● TASK DESCRIPTION
Rescale the records between the line containing "Surveying the scene" and the end of the records, inclusive, reproducing every line, requests included. In the answers only, multiply each number, such as distances and coordinates, by 0.9 and round it to the same number of decimal places it originally had, with halves rounded up.

● ENTRIES PROVIDED
*-*-*

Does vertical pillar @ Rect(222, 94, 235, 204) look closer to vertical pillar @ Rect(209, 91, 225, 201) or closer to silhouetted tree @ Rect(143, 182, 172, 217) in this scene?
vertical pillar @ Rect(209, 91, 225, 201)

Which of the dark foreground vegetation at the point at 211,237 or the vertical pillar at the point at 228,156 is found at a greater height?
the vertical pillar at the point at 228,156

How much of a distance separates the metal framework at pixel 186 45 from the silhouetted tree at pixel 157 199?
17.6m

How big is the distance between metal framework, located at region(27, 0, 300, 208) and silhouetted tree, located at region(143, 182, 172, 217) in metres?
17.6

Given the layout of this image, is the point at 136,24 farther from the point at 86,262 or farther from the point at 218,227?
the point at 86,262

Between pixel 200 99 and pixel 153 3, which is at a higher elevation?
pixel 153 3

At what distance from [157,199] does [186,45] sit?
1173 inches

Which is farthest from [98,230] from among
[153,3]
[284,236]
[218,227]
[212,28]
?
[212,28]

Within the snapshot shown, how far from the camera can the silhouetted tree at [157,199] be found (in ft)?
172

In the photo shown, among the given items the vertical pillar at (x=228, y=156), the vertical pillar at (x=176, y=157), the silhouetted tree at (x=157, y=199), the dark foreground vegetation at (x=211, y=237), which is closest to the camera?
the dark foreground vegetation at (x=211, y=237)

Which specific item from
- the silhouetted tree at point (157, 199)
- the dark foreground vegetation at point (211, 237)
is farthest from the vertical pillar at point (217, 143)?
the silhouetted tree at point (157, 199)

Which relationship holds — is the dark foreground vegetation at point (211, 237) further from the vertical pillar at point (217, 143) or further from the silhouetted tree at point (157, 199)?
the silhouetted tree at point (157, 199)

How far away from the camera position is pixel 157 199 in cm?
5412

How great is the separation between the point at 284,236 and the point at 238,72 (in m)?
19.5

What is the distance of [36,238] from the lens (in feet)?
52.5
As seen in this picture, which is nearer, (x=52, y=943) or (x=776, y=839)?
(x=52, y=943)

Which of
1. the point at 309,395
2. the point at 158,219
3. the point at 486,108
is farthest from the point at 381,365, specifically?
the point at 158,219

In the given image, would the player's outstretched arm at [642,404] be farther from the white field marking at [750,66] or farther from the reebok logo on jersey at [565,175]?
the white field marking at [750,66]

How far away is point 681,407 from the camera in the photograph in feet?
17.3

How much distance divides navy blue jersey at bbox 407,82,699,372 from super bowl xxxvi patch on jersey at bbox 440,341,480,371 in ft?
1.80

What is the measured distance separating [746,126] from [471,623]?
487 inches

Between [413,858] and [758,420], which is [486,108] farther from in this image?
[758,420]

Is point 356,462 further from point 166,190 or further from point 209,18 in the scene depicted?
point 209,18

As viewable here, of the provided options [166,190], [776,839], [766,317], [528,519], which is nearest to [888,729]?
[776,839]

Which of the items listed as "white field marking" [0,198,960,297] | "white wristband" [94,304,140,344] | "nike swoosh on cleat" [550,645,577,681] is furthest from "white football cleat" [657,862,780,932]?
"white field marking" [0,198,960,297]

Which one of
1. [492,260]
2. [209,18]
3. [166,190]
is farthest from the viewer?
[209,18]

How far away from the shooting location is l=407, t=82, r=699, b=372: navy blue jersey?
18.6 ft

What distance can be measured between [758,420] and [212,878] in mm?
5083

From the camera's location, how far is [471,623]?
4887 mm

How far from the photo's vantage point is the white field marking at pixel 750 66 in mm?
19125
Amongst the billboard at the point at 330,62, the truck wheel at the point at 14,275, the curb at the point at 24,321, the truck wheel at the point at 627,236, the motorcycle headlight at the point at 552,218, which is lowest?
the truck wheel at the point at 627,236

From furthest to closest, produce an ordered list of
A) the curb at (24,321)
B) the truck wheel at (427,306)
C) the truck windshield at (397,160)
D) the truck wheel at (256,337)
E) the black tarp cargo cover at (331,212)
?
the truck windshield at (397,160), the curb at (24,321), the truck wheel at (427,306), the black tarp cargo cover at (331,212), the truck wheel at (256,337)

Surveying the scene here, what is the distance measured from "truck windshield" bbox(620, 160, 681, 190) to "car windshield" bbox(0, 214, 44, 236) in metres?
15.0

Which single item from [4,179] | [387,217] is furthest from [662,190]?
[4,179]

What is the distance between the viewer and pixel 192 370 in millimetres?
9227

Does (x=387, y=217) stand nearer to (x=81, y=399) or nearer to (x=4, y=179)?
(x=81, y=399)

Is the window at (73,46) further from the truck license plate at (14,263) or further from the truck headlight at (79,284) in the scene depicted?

*-*-*

● OUTPUT
Surveying the scene here, what is the distance measured from "truck windshield" bbox(620, 160, 681, 190) to "car windshield" bbox(0, 214, 44, 236) in metres?
13.5

Which single item from [4,179] | [387,217] is furthest from [662,190]?
[4,161]

What is the distance between the viewer and pixel 192 370 in millimetres?
8304

Does (x=387, y=217) stand nearer to (x=81, y=399) or nearer to (x=4, y=179)?
(x=73, y=359)

Is the window at (73,46) further from the truck license plate at (14,263) or further from the truck headlight at (79,284) in the scene depicted?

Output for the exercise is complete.